Soldier Still, created, directed and choreographed by Dublin-based twins, Jessica and Megan Kennedy, and performed by their Junk Ensemble at Belfast's MAC, is an uncompromising and indelible work about the experiences and consequences of war.

A production emerging from interviews with dozens of soldiers and civilians in worldwide conflict, the depth of research is clear and the movement on stage is meticulous, superbly assisted by sparks of narration, music and silence around fascinating visuals.

The partly amber, partly red smoke that sprouts up from the back of the stage is a sign of impending danger, recruited officers on the verge of grave peril. It scatters itself over the audience, like a fog of war, beginning a "journey to the heart of darkness that is conflict, trauma, truth and identity."

The military are portrayed to replicate every function in human society and harness them for destructive force, suggesting that, in war, instinct overrides the inhibition not to harm. It is then when performers Geir Hytten, Lucia Kickham, Julie Koenig and Fernando Balsera Pita shirk their heads and tilt their bodies around in a state of consistent flux, out of control within themselves but controlled by every external force programmed into them by what can only be military training.
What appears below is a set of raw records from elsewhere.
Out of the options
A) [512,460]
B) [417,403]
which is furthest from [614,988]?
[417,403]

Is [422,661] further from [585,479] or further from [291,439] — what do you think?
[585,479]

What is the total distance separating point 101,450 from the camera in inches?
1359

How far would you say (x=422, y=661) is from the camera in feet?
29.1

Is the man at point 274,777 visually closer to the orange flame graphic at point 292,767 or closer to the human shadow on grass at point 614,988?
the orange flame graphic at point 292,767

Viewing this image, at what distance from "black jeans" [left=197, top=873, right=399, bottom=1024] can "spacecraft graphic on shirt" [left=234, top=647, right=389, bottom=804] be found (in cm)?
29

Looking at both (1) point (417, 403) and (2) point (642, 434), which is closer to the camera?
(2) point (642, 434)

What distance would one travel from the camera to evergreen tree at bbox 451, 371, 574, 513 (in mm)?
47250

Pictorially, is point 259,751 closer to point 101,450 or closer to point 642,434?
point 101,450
In what will be a recurring identity theme, one girl walks away from the group but only briefly – having broken from her routine, she is not geared for anything else. This is the grim reality for these terrified thinkers turned servile simpletons, trapped in a trance fit for nodding dogs and prancing leopards.
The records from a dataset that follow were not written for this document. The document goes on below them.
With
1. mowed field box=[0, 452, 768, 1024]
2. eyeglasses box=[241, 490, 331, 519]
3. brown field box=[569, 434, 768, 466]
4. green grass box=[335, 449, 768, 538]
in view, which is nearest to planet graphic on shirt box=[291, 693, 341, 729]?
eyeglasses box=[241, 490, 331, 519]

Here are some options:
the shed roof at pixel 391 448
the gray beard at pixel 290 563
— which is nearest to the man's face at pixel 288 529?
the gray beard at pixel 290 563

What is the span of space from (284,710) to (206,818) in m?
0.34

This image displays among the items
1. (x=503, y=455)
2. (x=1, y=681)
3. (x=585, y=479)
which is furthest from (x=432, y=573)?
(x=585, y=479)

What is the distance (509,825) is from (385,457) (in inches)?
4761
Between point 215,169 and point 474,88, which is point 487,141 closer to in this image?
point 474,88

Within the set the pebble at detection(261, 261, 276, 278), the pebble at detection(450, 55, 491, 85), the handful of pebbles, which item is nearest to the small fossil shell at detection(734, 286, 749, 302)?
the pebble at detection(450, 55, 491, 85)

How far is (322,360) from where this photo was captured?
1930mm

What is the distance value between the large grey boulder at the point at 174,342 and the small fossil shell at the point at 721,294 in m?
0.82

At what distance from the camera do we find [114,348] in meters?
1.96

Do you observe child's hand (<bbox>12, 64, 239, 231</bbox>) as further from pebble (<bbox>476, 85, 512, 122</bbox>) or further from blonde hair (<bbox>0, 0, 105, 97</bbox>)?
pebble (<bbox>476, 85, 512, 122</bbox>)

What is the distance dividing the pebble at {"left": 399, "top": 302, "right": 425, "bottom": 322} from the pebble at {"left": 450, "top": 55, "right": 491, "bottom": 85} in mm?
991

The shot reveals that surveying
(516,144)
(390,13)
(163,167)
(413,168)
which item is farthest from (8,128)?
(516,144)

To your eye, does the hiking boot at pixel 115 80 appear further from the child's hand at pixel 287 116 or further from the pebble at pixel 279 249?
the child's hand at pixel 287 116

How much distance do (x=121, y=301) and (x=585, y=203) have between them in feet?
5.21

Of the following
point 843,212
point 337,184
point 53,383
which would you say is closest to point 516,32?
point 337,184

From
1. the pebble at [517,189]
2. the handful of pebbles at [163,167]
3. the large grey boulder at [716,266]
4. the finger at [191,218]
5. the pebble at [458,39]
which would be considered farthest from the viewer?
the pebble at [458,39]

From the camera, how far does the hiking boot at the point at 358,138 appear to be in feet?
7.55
When called to "come back" by their officer (retired Irish army captain Dr Tom Clonan, whose recollections partly serve as the basis for the work), the intensity of the music silences and they return to him. But while they do so physically, they cannot personally – they are too embedded in the ways of conflict. 
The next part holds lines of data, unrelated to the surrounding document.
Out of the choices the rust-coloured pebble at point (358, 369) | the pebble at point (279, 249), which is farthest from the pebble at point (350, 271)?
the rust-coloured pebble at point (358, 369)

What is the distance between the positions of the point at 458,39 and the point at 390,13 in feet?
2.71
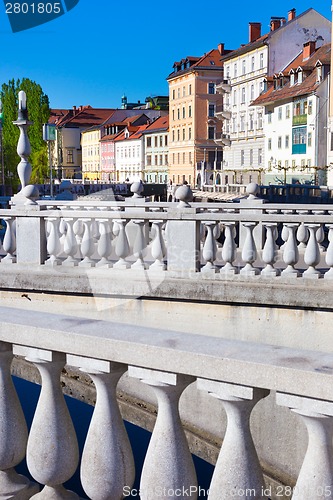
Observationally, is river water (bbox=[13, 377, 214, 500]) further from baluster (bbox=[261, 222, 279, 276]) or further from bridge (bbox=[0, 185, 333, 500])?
baluster (bbox=[261, 222, 279, 276])

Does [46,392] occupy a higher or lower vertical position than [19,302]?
higher

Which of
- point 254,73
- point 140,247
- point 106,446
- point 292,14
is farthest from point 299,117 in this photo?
point 106,446

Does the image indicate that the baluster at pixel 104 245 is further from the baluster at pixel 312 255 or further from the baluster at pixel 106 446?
the baluster at pixel 106 446

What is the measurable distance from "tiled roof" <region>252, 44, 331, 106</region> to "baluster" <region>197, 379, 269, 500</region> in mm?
56966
Digging deeper, one female "soldier" has a fit while reciting the pain of losing the comfort of home, trading control she never had for control she now has no choice but to accept. Punishing herself by moving around the stage in the guise of a repetitive, physical fitness regime on an invisible "obstacle course", she will not be the "weakest link" but will end up among the "walking dead". 

She can neither be who she used to be nor re-adapt to human contact, and it's quite devastating. It is sad but not surprising that she holds his finger to her head in what can only be a suicidal gesture.

Powerful though this is, it is but an interlude to the exceptionally well-staged, harrowing realities of the war zone itself. 

Two movements stand out: one female literally strips on stage as a way of "shedding her skin", a probable attempt to banish all bad memories. And one male, covered in tape and thus blocked off from the pain of it all, is in a state of numb apathy once the safety barrier is removed, left to channel the emotions he can no longer outwardly feel into the graceful movements of the lady beside him. 

She is bursting with life, but he is virtually dead, the product of the post traumatic stress disorder that we are told can naturally result from war. The ultimate outcome for the characters created in Soldier Still is depersonalisation: something soulless, pointless, even…still. It is both horrifying and dazzling in its terrible beauty.